One of the nice things for wealthy people in China is that mysterious, unidentified third parties occasionally swoop in at the last minute to bail them out of investments that are about to default. And they do such generous things for the good of the country and its financial system, of course.

China's rich are fortunate to have this backstop, too. Just last week the chairman of Industrial & Commercial Bank of China Ltd. was saying the lender wouldn't compensate investors in the 3 billion-yuan ($496 million) Credit Equals Gold No. 1 high-yield trust product that it distributed. "I believe this incident has been a very good opportunity to educate the investors, to educate the trust companies and to educate ICBC," Jiang Jianqing told CNBC while at the World Economic Forum in Davos, Switzerland. In the future, he said, if customers buy "wealth management products or other products they must see clearly the risks."

Teaching them a lesson may have to wait, though, because now it looks like the fund's investors will get some sort of payout, although it isn't clear who will do the paying or how much the payout will be.
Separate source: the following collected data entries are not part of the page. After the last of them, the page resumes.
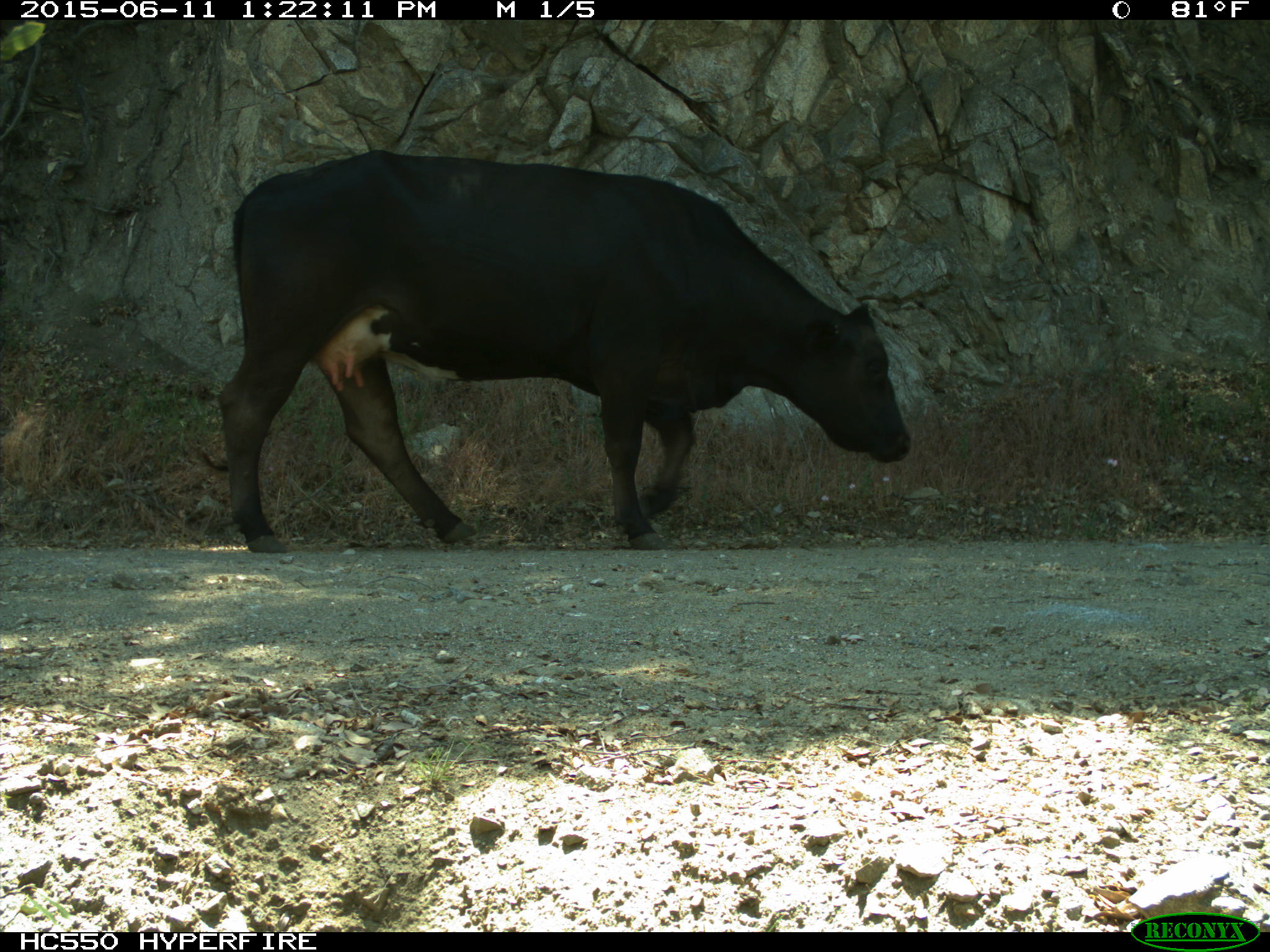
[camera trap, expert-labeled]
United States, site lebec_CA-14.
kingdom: Animalia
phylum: Chordata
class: Mammalia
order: Artiodactyla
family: Bovidae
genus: Bos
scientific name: Bos taurus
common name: domestic cow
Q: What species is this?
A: Bos taurus (domestic cow).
But minor details like those don't seem to be important right now, because what matters to the Chinese government is preventing the global capital markets from having a panic attack about the country's shadow-banking system.

The trust product, issued in 2011 by China Credit Trust Co. to raise money for a coal company that later collapsed after its owner was arrested, has a payment due Jan. 31. And markets have been getting nervous that a default might trigger a run on similar products. So the expedient thing to do is encourage even more moral hazard and find a way to bail out the fund's investors.
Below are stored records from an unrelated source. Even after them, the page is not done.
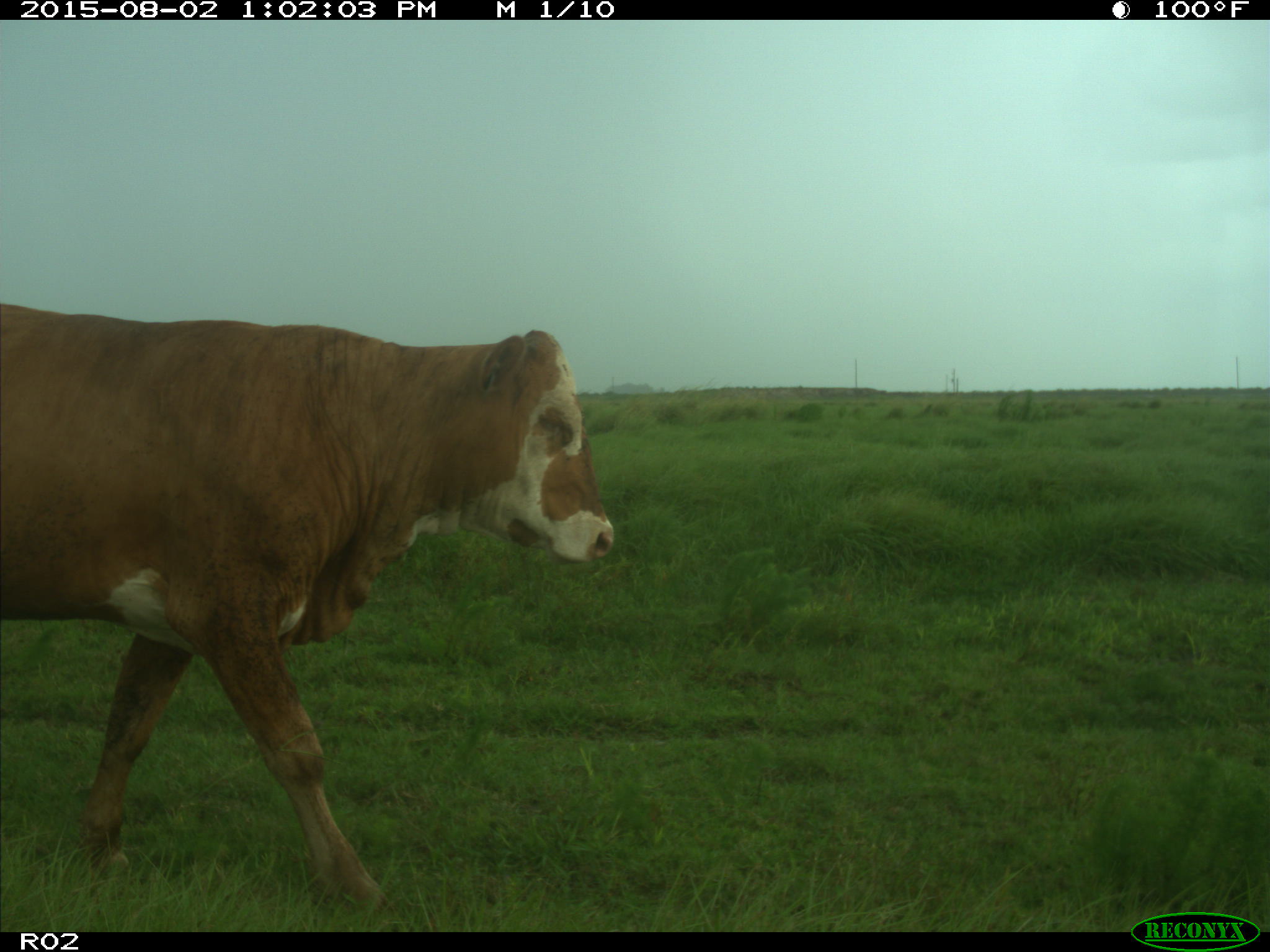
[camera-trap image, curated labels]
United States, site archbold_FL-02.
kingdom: Animalia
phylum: Chordata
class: Mammalia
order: Artiodactyla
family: Bovidae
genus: Bos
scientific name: Bos taurus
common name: domestic cow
The downside is the part about moral hazard -- that is, encouraging investors to do silly things like plunk money into black holes with implicit guarantees in exchange for annual returns ranging from 9.5 percent to 11 percent. But governments in a crisis, whether in the U.S. or China, tend not to get too worried about stuff like that because they just want to get through the moment. ICBC's vaunted leaders can figure some artful way to explain the flip-flop later, maybe at the next World Economic Forum, where vaporous observations about the state of the world often are more wishful thinking than reality.
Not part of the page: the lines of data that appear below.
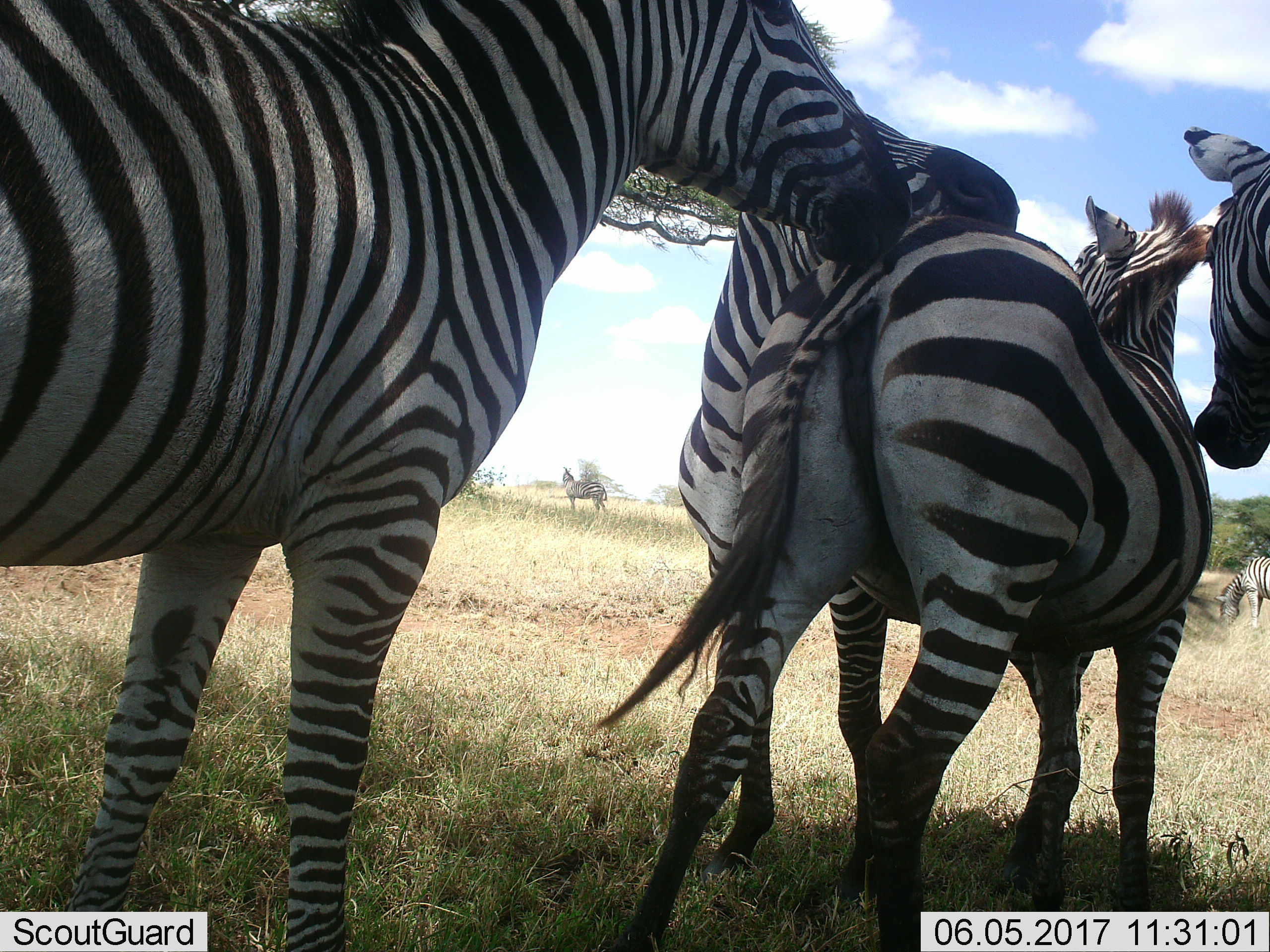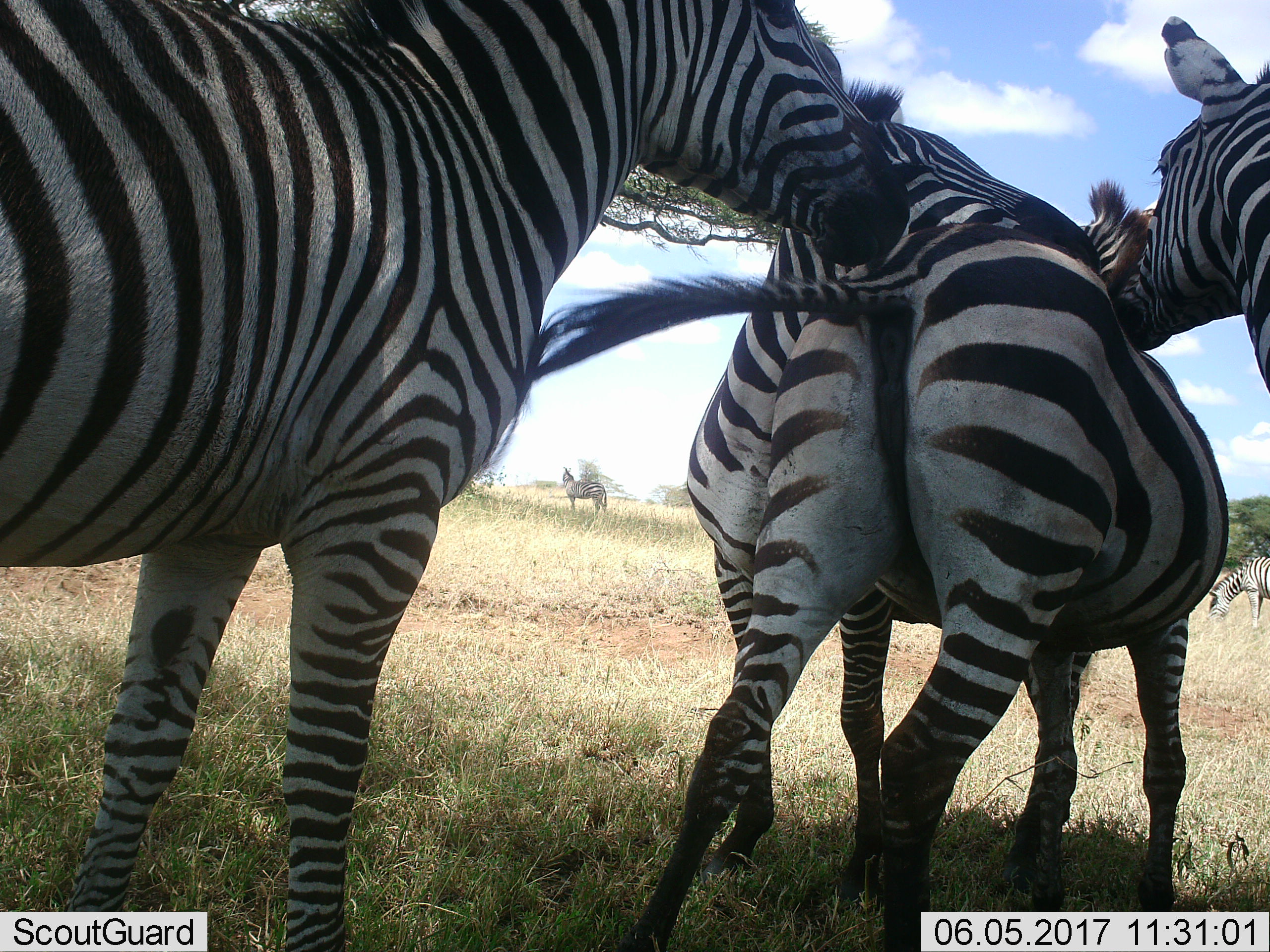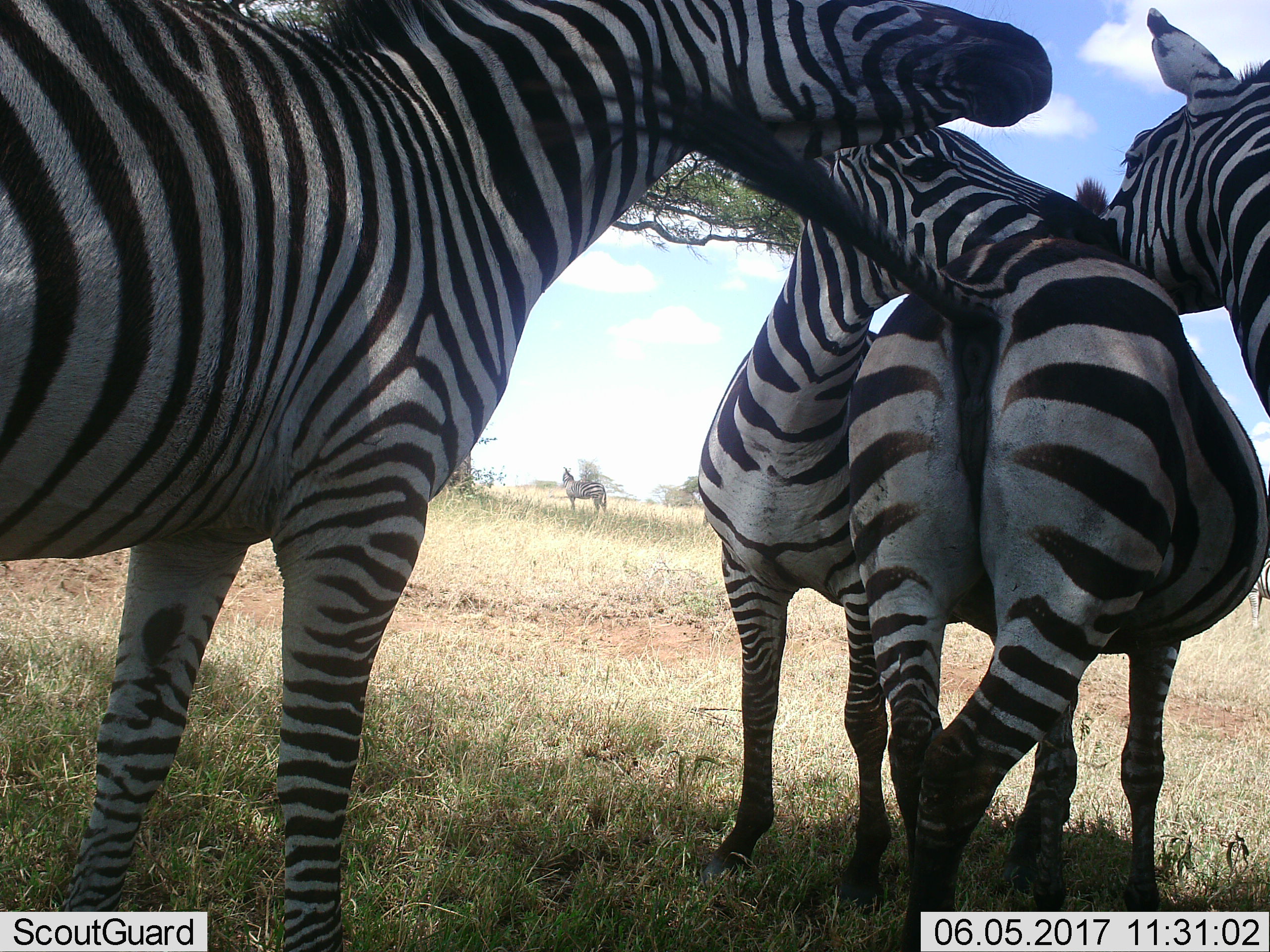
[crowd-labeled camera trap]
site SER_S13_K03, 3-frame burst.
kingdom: Animalia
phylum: Chordata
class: Mammalia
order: Perissodactyla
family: Equidae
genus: Equus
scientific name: Equus quagga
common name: plains zebra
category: zebraplains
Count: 6.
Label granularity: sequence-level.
Bloomberg News today reported that ICBC said investments in the trust product can be sold to buyers at a price equal to the value of the principal invested, citing an investor who was familiar with an offer by ICBC. Investors looking to sell would have to authorize China Credit Trust to handle the transaction. And isn't that convenient, because the mystery buyer or buyers wouldn't stay a secret for long if just anybody could go directly to the source to get their money back.

For a country run by the Communist Party, China seems to have mastered bailout capitalism pretty quickly.